------ Information supplied ------

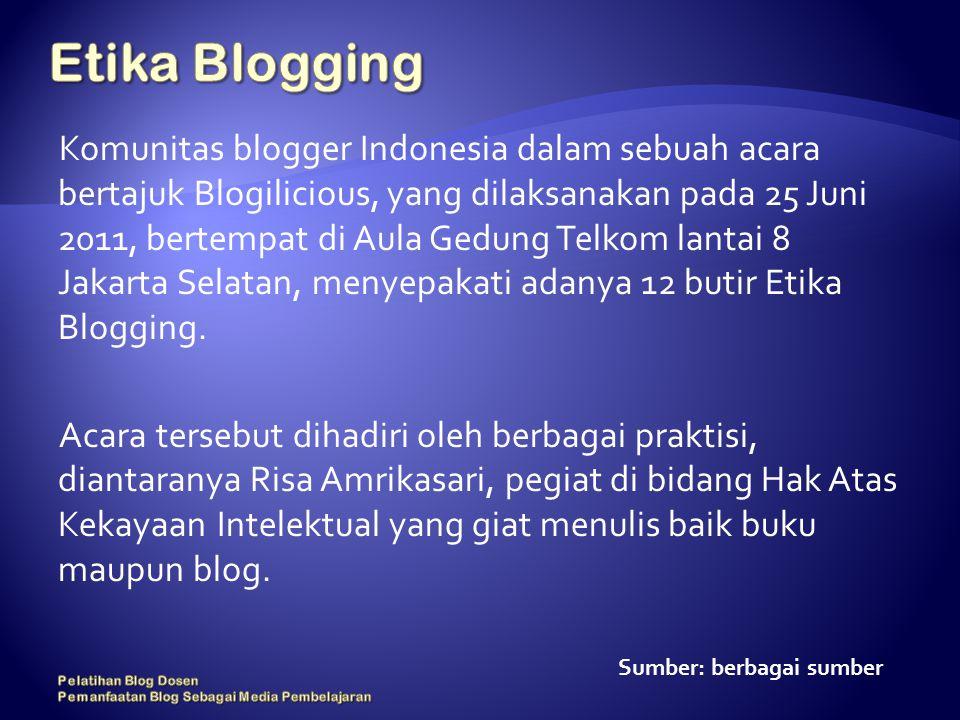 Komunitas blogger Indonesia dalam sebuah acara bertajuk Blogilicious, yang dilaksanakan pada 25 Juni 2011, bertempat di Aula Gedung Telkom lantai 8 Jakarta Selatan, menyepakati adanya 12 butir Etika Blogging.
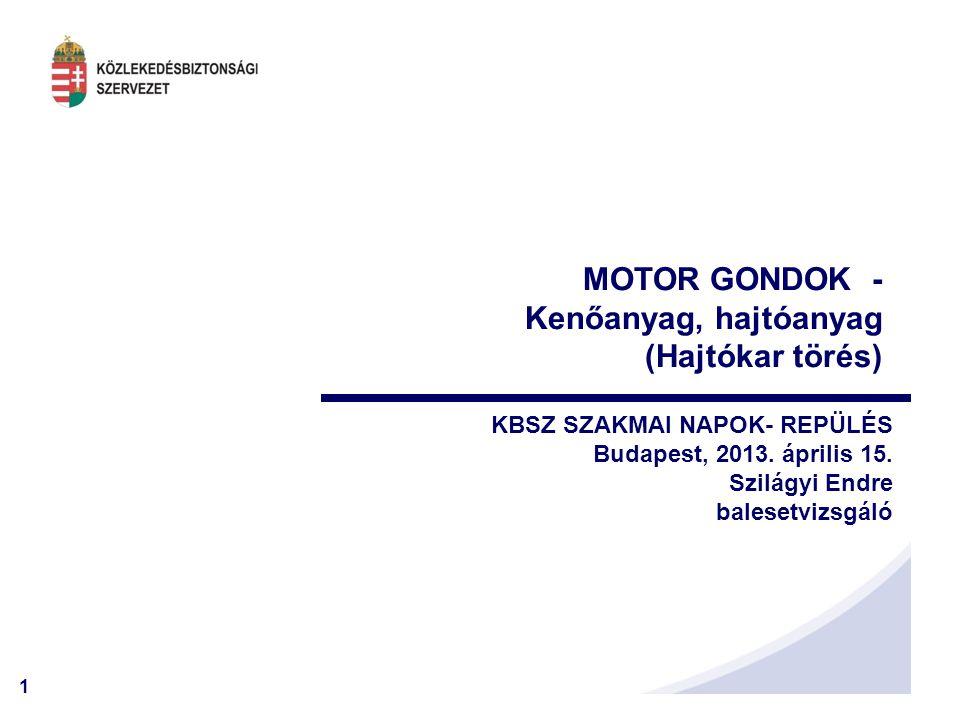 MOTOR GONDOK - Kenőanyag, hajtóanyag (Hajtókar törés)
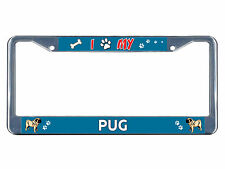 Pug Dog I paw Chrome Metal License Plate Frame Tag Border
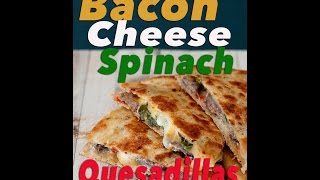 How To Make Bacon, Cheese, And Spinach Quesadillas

------
------ Information supplied ------

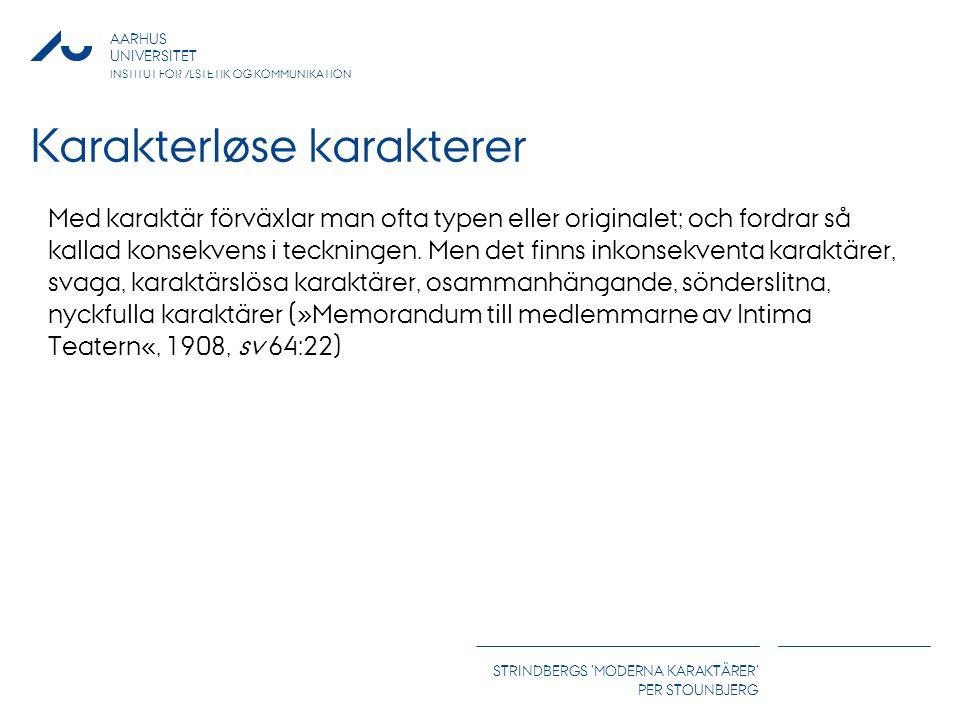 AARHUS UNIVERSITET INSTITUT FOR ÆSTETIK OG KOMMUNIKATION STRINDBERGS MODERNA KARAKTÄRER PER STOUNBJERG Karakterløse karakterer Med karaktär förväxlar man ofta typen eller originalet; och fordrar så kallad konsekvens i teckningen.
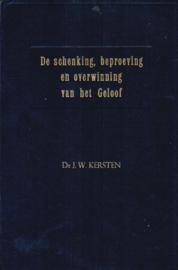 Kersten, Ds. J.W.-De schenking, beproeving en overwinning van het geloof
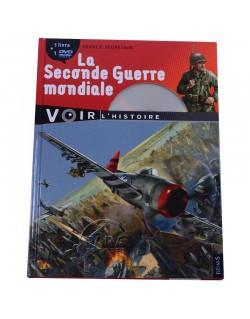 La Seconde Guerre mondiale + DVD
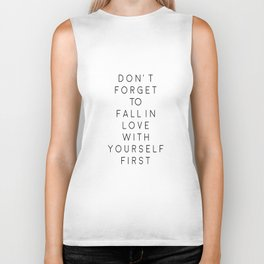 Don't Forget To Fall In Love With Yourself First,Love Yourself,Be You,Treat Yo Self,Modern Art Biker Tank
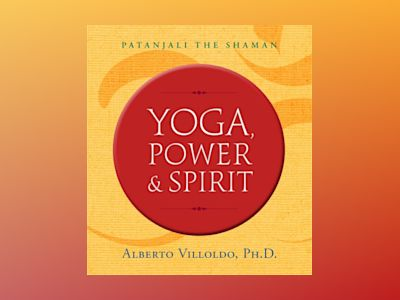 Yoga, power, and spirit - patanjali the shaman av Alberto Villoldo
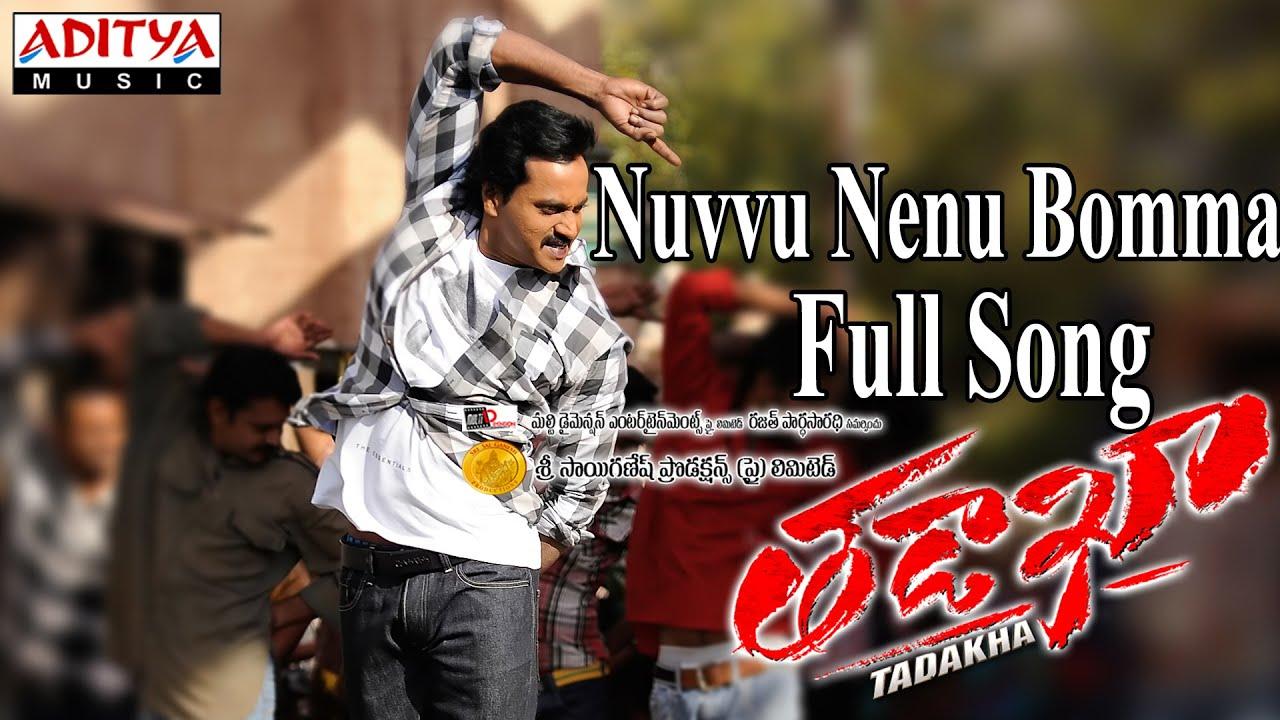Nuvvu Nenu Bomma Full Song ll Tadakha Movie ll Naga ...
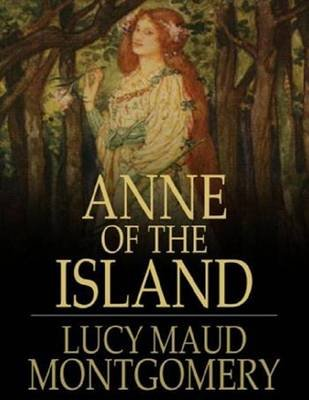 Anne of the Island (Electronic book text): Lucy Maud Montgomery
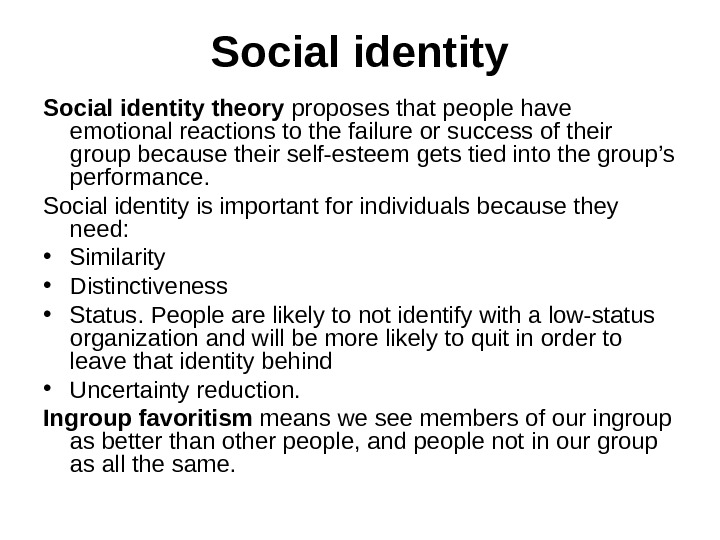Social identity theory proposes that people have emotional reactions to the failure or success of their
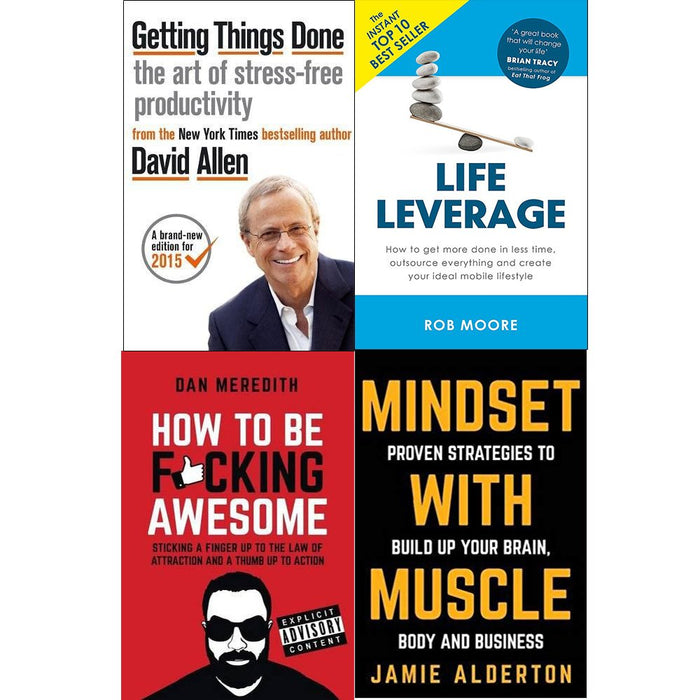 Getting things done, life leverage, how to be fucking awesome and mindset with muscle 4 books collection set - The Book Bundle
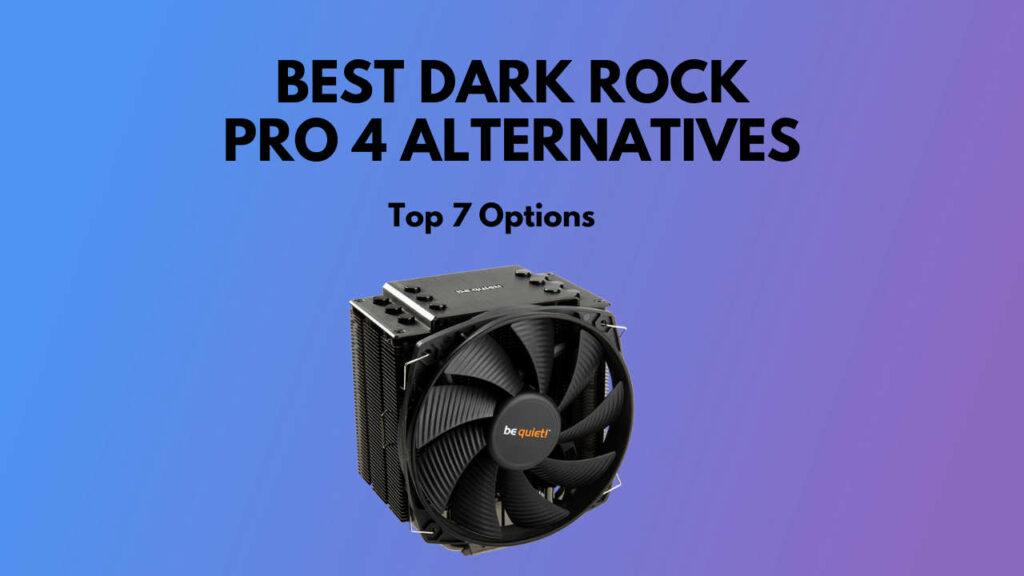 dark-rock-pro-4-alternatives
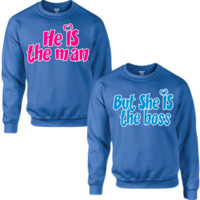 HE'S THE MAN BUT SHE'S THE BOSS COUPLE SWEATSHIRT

------

*Action item*.
Look above for the line with "La Seconde Guerre mondiale + DVD" and copy exactly from it through the line with "Social identity theory", both included. Omit the pictures.

*Response to this task*.
 La Seconde Guerre mondiale + DVD
 Don't Forget To Fall In Love With Yourself First,Love Yourself,Be You,Treat Yo Self,Modern Art Biker Tank
 Yoga, power, and spirit - patanjali the shaman av Alberto Villoldo
Nuvvu Nenu Bomma Full Song ll Tadakha Movie ll Naga ...
 Anne of the Island (Electronic book text): Lucy Maud Montgomery
Social identity theory proposes that people have emotional reactions to the failure or success of their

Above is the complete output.